Posted Tuesday 15 Nov 2011
A powerful documentary chronicling the life and career of slain investigative reporter Anna Politkovskaya, "A Bitter Taste of Freedom," is screening in the US this week. (No info yet whether this will become available in NZ, but we hope so). The International Women's Media Foundation, in partnership with Georgetown University's Film and Media Studies Program and the Doyle Initiative, will present the screening, followed by a question-answer session with acclaimed Russian filmmaker Marina Goldovskaya.
In a poignant homage to her long-time friend, Goldovskaya traces Politkovskaya's transformation from a stay-at-home mother in the early 1990s to an intrepid reporter covering Moscow's war in Chechnya until her death five years ago. Politkovskaya remained determined to continue reporting despite the threats and beatings she received as a result.
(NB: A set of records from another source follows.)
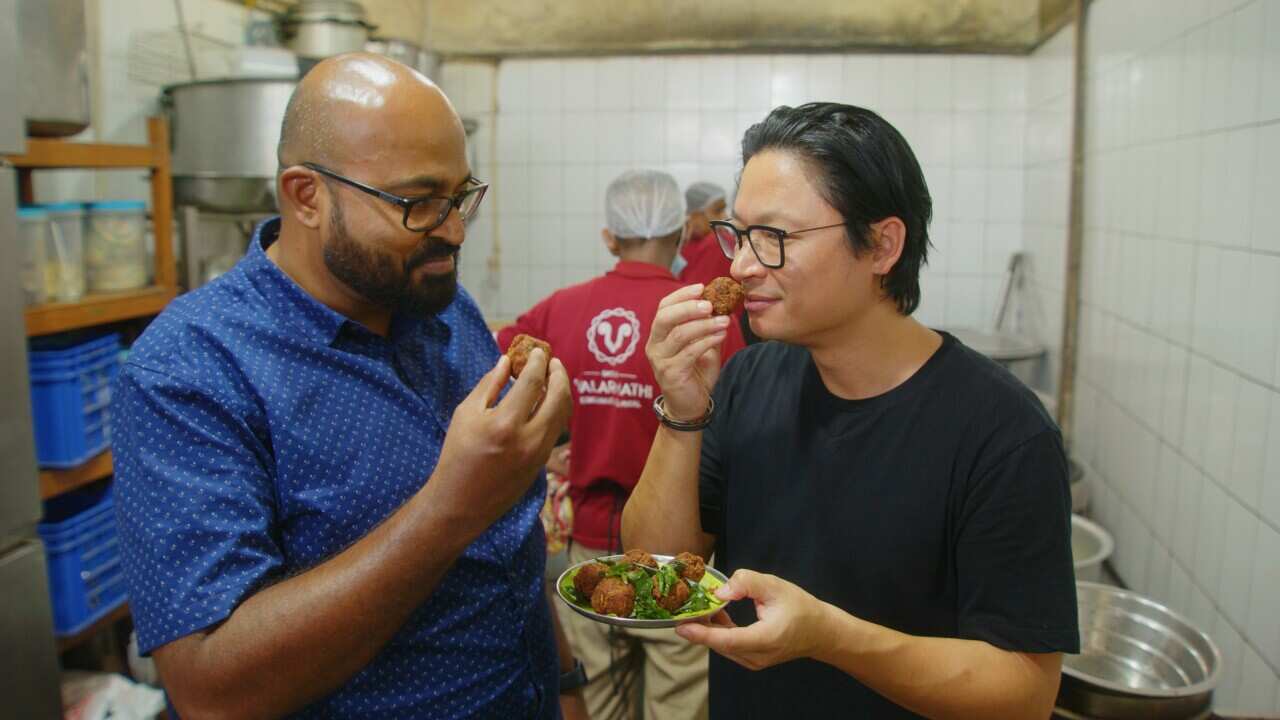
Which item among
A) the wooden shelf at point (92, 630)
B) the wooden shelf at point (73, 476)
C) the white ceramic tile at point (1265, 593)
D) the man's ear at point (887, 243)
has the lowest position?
the wooden shelf at point (92, 630)

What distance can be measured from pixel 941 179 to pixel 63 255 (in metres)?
4.77

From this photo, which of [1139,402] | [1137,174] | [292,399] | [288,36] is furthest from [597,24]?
[292,399]

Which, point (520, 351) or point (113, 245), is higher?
point (113, 245)

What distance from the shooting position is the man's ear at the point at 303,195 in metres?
1.53

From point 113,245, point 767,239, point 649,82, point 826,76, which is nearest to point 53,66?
point 113,245

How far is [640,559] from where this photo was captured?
5.23ft

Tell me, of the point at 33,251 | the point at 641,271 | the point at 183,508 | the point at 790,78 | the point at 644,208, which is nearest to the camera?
the point at 183,508

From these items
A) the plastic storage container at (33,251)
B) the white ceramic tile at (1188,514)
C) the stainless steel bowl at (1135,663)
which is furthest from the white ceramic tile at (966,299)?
the plastic storage container at (33,251)

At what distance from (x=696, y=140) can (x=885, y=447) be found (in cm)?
463

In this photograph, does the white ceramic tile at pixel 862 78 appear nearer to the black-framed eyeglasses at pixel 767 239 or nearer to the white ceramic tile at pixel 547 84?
the white ceramic tile at pixel 547 84

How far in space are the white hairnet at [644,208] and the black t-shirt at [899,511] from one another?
170 cm

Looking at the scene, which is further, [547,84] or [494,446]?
[547,84]

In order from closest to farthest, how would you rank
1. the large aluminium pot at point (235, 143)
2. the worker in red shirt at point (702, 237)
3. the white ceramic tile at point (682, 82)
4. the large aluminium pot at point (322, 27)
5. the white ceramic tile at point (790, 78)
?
the large aluminium pot at point (235, 143) → the large aluminium pot at point (322, 27) → the worker in red shirt at point (702, 237) → the white ceramic tile at point (790, 78) → the white ceramic tile at point (682, 82)

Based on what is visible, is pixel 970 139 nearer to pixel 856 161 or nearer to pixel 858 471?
pixel 856 161
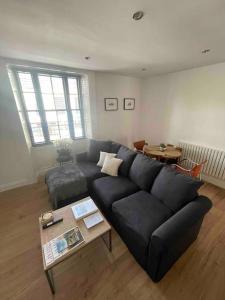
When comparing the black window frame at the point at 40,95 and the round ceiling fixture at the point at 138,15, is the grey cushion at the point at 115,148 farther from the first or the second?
the round ceiling fixture at the point at 138,15

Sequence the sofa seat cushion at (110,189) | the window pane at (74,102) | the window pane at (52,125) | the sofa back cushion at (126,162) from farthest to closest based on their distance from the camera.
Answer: the window pane at (74,102), the window pane at (52,125), the sofa back cushion at (126,162), the sofa seat cushion at (110,189)

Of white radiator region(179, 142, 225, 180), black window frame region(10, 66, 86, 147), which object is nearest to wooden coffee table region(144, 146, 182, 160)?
white radiator region(179, 142, 225, 180)

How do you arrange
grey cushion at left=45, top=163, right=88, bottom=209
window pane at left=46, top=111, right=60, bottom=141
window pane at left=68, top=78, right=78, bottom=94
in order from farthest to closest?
window pane at left=68, top=78, right=78, bottom=94, window pane at left=46, top=111, right=60, bottom=141, grey cushion at left=45, top=163, right=88, bottom=209

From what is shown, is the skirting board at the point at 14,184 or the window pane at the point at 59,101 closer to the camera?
the skirting board at the point at 14,184

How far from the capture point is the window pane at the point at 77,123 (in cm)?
367

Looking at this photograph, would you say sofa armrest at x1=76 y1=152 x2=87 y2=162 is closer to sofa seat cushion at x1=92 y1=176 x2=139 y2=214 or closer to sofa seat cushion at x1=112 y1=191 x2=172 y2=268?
sofa seat cushion at x1=92 y1=176 x2=139 y2=214

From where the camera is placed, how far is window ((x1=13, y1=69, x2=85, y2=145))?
9.57 ft

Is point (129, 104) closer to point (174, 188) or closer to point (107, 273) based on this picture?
point (174, 188)

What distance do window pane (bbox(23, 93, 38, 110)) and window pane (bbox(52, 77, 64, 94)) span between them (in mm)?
527

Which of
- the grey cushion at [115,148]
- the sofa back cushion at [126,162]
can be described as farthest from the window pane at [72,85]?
the sofa back cushion at [126,162]

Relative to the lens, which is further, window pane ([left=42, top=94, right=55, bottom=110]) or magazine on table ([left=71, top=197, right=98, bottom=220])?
window pane ([left=42, top=94, right=55, bottom=110])

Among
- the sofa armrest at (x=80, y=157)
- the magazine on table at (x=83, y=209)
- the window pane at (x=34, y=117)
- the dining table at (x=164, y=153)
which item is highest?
the window pane at (x=34, y=117)

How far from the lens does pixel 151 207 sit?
168 cm

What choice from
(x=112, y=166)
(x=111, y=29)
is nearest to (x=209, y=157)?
(x=112, y=166)
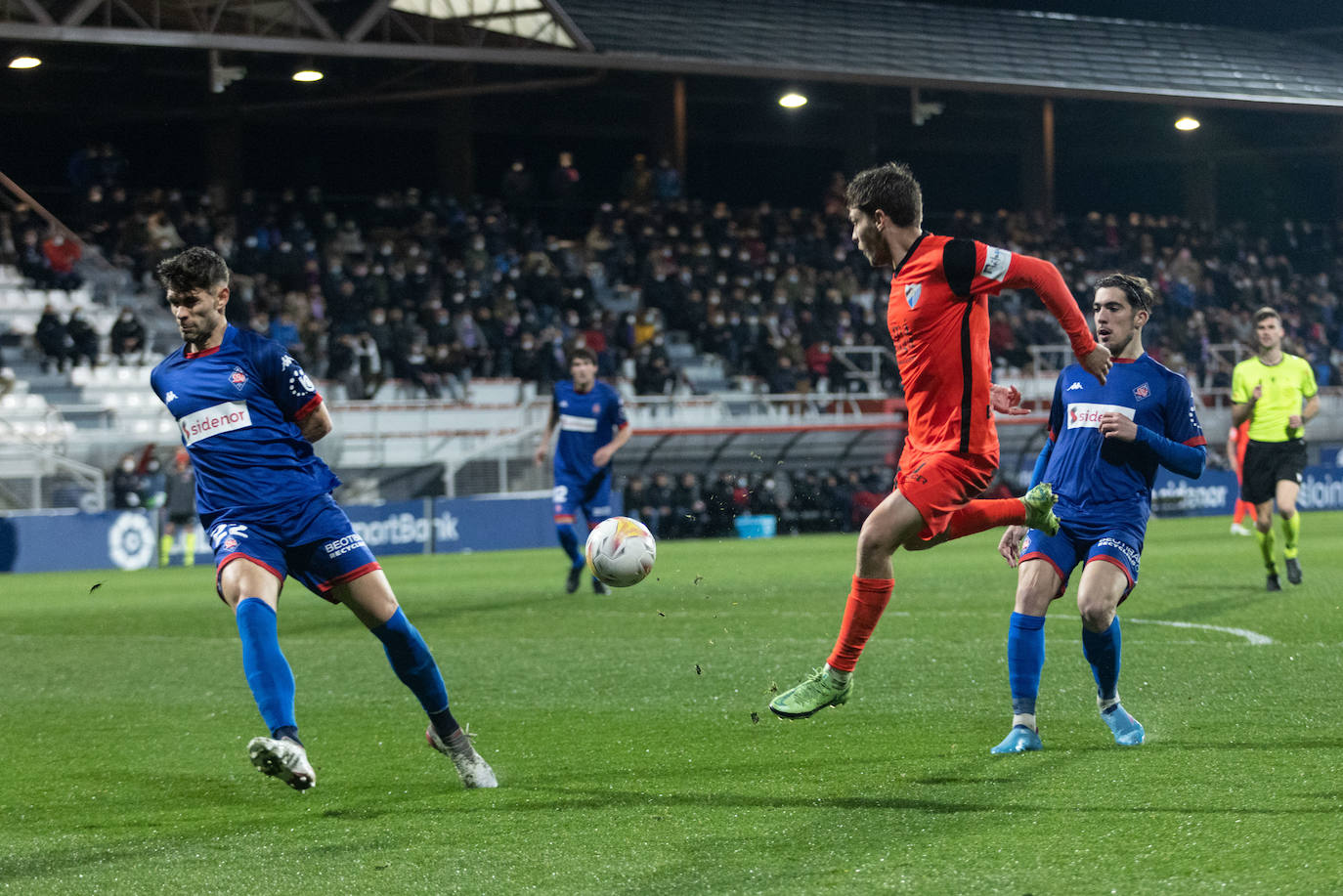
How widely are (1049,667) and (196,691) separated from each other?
15.5ft

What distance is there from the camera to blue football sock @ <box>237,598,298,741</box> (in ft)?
16.8

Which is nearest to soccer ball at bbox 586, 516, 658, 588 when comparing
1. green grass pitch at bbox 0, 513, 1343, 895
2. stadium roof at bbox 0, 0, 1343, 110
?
green grass pitch at bbox 0, 513, 1343, 895

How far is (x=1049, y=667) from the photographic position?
8.59m

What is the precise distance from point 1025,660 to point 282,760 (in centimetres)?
294

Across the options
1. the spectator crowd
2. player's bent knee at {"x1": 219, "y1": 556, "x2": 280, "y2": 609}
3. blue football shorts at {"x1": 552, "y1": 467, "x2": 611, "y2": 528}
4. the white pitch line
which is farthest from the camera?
the spectator crowd

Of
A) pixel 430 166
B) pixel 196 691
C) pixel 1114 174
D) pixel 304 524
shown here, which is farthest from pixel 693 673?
pixel 1114 174

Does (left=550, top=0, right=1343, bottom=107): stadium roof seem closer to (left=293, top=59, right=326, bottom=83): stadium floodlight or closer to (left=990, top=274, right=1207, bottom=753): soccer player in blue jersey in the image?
(left=293, top=59, right=326, bottom=83): stadium floodlight

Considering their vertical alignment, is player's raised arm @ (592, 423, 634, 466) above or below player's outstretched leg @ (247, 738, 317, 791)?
above

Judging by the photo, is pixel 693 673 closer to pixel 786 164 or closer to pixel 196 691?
pixel 196 691

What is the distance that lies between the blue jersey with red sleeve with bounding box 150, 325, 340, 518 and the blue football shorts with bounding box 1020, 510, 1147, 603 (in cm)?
283

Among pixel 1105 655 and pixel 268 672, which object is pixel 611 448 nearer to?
pixel 1105 655

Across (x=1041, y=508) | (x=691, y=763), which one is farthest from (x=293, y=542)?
(x=1041, y=508)

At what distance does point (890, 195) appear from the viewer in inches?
218

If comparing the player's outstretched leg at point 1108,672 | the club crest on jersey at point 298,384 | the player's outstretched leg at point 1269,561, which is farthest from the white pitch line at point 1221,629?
the club crest on jersey at point 298,384
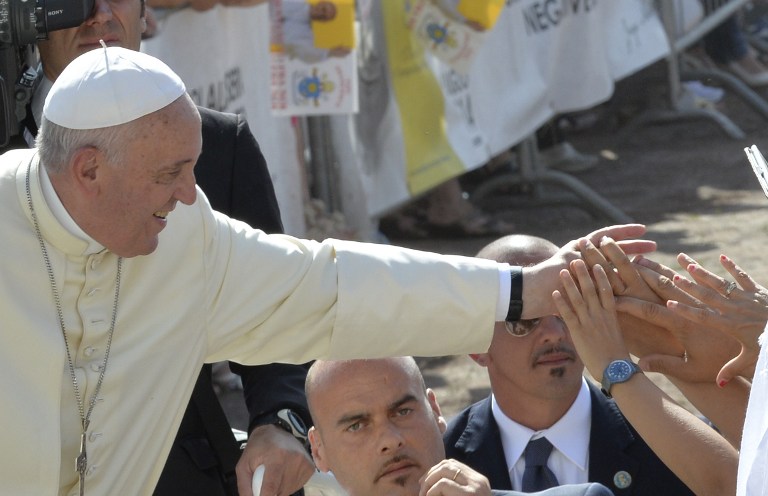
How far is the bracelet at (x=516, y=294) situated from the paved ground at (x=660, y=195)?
8.64 ft

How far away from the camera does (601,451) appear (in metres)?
3.40

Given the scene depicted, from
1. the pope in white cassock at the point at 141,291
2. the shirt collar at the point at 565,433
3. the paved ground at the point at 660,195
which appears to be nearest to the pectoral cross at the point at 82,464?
the pope in white cassock at the point at 141,291

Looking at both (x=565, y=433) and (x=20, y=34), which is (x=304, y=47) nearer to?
(x=565, y=433)

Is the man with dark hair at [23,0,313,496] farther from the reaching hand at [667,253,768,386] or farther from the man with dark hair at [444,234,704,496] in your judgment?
the reaching hand at [667,253,768,386]

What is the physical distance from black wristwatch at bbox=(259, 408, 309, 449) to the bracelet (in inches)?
21.5

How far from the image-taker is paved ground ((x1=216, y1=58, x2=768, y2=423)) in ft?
23.8

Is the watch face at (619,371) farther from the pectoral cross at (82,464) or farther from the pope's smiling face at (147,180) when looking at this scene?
the pectoral cross at (82,464)

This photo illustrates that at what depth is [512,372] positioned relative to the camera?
3.60m

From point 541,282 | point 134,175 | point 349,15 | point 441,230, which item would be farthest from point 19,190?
point 441,230

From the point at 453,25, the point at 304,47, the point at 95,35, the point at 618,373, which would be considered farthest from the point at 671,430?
the point at 453,25

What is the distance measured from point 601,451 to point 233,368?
0.95 metres

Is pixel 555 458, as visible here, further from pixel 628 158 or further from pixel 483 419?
pixel 628 158

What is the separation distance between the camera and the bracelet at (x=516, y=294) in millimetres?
2996

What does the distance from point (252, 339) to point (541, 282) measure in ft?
2.14
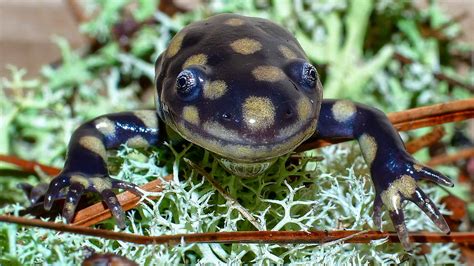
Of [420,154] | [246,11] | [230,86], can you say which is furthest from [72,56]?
[230,86]

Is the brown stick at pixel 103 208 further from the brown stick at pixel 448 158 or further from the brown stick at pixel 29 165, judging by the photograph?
the brown stick at pixel 448 158

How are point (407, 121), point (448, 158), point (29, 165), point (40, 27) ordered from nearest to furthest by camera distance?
1. point (407, 121)
2. point (29, 165)
3. point (448, 158)
4. point (40, 27)

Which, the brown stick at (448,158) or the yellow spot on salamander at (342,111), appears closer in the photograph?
the yellow spot on salamander at (342,111)

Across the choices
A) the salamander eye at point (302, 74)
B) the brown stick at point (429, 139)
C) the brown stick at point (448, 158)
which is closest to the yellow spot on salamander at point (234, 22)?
the salamander eye at point (302, 74)

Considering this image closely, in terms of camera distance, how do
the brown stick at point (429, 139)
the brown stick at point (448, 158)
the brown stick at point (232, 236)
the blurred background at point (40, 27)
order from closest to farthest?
the brown stick at point (232, 236)
the brown stick at point (429, 139)
the brown stick at point (448, 158)
the blurred background at point (40, 27)

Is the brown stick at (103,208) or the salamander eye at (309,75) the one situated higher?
the salamander eye at (309,75)

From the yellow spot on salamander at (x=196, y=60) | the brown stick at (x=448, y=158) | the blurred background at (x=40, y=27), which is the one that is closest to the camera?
the yellow spot on salamander at (x=196, y=60)

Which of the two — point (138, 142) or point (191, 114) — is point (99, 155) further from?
point (191, 114)

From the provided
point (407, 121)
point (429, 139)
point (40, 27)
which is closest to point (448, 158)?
point (429, 139)
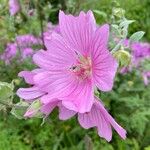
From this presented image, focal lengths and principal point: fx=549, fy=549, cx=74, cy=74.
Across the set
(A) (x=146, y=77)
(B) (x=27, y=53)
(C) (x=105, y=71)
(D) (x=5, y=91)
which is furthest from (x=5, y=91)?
(A) (x=146, y=77)

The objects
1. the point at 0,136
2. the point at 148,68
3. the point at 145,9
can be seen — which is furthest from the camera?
the point at 145,9

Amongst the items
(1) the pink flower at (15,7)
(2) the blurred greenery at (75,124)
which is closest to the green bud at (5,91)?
(2) the blurred greenery at (75,124)

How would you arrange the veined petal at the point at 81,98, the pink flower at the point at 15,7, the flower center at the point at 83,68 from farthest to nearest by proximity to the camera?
the pink flower at the point at 15,7
the flower center at the point at 83,68
the veined petal at the point at 81,98

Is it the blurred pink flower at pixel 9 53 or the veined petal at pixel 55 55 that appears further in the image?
the blurred pink flower at pixel 9 53

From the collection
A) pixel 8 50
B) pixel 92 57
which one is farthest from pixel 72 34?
pixel 8 50

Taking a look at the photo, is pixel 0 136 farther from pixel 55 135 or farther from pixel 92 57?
pixel 92 57

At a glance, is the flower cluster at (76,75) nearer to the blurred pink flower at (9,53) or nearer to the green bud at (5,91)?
the green bud at (5,91)
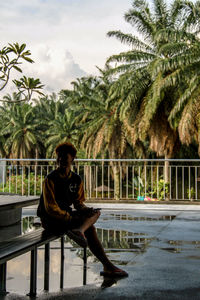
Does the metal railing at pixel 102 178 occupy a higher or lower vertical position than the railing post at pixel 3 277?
higher

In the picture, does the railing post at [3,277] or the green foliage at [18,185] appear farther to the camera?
the green foliage at [18,185]

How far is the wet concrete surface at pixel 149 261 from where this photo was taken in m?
3.43

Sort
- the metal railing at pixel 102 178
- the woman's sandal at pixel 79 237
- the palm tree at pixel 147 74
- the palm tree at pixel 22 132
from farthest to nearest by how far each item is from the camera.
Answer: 1. the palm tree at pixel 22 132
2. the palm tree at pixel 147 74
3. the metal railing at pixel 102 178
4. the woman's sandal at pixel 79 237

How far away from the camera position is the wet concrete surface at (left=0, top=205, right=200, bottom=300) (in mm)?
3434

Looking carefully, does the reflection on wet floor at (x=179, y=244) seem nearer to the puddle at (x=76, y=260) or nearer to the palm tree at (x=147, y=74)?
the puddle at (x=76, y=260)

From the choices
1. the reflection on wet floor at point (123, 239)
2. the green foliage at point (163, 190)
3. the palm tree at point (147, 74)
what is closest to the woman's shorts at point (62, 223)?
the reflection on wet floor at point (123, 239)

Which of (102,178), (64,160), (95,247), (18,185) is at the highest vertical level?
(64,160)

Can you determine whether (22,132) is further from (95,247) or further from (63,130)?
(95,247)

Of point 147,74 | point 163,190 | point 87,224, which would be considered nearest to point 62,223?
point 87,224

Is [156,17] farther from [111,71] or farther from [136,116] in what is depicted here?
[136,116]

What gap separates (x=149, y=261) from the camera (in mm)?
4676

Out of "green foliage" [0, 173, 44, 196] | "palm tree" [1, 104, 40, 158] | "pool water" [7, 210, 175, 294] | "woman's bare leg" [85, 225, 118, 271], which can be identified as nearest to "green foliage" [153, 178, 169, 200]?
"green foliage" [0, 173, 44, 196]

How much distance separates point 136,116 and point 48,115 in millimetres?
30165

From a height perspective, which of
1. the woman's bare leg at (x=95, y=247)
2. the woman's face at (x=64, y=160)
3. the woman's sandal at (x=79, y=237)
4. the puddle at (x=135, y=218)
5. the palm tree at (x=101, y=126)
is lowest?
the puddle at (x=135, y=218)
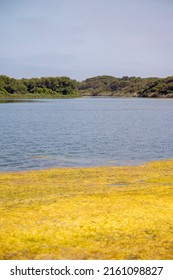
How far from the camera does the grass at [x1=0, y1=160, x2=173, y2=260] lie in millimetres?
13609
Politkovskaya, the winner of IWMF's 2002 Courage in Journalism Award, spent her career exposing corruption and abuse of power as a reporter for Novaya Gazeta.
Russia's turbulent history is the backdrop for "A Bitter Taste of Freedom," which captures Politkovskaya's personal side as a doting mother of two young children who became devoted to probing injustice as her marriage unravelled.
"She got stronger and stronger as a person and as a journalist," said Goldovskaya, who heads the documentary program at UCLA's School of Theater, Film & Television. "This is about the Anna few people know. Some people called her a lunatic who was too emotional, all the time writing about negative things. After her death she became a symbol of the iron woman. But she was more than that - she was tender, warm, honest, charming. A woman of integrity."